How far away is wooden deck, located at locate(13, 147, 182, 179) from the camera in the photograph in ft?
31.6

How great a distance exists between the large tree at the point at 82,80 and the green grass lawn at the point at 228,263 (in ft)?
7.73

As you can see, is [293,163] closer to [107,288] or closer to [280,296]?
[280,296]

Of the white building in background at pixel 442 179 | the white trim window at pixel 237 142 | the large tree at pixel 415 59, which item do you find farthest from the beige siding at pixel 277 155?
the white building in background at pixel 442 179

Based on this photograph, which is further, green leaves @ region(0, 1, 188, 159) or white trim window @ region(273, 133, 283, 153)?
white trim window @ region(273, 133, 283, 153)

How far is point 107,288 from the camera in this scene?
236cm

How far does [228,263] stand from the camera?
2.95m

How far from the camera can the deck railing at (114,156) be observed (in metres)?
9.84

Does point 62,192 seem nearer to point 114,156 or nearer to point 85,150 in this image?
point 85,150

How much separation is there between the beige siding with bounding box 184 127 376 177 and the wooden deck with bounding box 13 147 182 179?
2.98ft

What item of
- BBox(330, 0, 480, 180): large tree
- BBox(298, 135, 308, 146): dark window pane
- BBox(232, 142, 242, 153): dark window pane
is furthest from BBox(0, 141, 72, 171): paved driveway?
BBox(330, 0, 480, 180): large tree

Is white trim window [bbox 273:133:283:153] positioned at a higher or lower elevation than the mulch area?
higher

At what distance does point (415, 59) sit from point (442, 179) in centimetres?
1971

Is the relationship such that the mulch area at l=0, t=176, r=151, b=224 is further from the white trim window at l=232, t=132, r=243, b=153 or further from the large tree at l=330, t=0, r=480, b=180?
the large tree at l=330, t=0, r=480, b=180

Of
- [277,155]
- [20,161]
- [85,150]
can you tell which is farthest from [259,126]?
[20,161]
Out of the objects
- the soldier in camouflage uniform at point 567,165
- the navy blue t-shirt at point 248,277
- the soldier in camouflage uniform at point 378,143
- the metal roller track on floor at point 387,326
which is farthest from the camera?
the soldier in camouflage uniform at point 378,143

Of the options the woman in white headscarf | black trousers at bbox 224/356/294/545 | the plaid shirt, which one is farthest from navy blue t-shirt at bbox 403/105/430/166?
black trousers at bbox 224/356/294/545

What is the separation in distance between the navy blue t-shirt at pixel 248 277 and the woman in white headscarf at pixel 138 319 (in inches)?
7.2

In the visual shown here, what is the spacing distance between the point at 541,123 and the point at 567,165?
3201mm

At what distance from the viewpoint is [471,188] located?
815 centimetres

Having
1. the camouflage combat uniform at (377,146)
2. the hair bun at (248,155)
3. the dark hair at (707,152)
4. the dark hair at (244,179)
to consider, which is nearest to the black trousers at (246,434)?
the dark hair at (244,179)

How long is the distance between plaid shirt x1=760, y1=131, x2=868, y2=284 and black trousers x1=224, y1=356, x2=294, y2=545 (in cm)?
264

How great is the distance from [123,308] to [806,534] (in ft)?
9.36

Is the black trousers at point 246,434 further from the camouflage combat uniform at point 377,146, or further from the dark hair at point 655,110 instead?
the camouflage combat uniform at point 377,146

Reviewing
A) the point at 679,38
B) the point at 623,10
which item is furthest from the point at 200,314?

● **WRITTEN REQUEST**: Arrange the records as a Markdown table with columns Row and Line, starting at the line containing "What is the separation" and ending at the last line of the records, both included. Leave out blank lines.

● **SOLUTION**:
| Row | Line |
|---|---|
| 1 | What is the separation in distance between the navy blue t-shirt at pixel 248 277 and the woman in white headscarf at pixel 138 319 (in inches)? |
| 2 | 7.2 |
| 3 | In the visual shown here, what is the spacing distance between the point at 541,123 and the point at 567,165? |
| 4 | 3201mm |
| 5 | At what distance from the viewpoint is [471,188] located? |
| 6 | 815 centimetres |
| 7 | Having |
| 8 | 1. the camouflage combat uniform at (377,146) |
| 9 | 2. the hair bun at (248,155) |
| 10 | 3. the dark hair at (707,152) |
| 11 | 4. the dark hair at (244,179) |
| 12 | to consider, which is nearest to the black trousers at (246,434)? |
| 13 | the dark hair at (244,179) |
| 14 | How long is the distance between plaid shirt x1=760, y1=131, x2=868, y2=284 and black trousers x1=224, y1=356, x2=294, y2=545 (in cm)? |
| 15 | 264 |
| 16 | How great is the distance from [123,308] to [806,534] (in ft)? |
| 17 | 9.36 |
| 18 | Is the black trousers at point 246,434 further from the camouflage combat uniform at point 377,146, or further from the dark hair at point 655,110 instead? |
| 19 | the camouflage combat uniform at point 377,146 |
| 20 | Reviewing |
| 21 | A) the point at 679,38 |
| 22 | B) the point at 623,10 |
| 23 | which item is furthest from the point at 200,314? |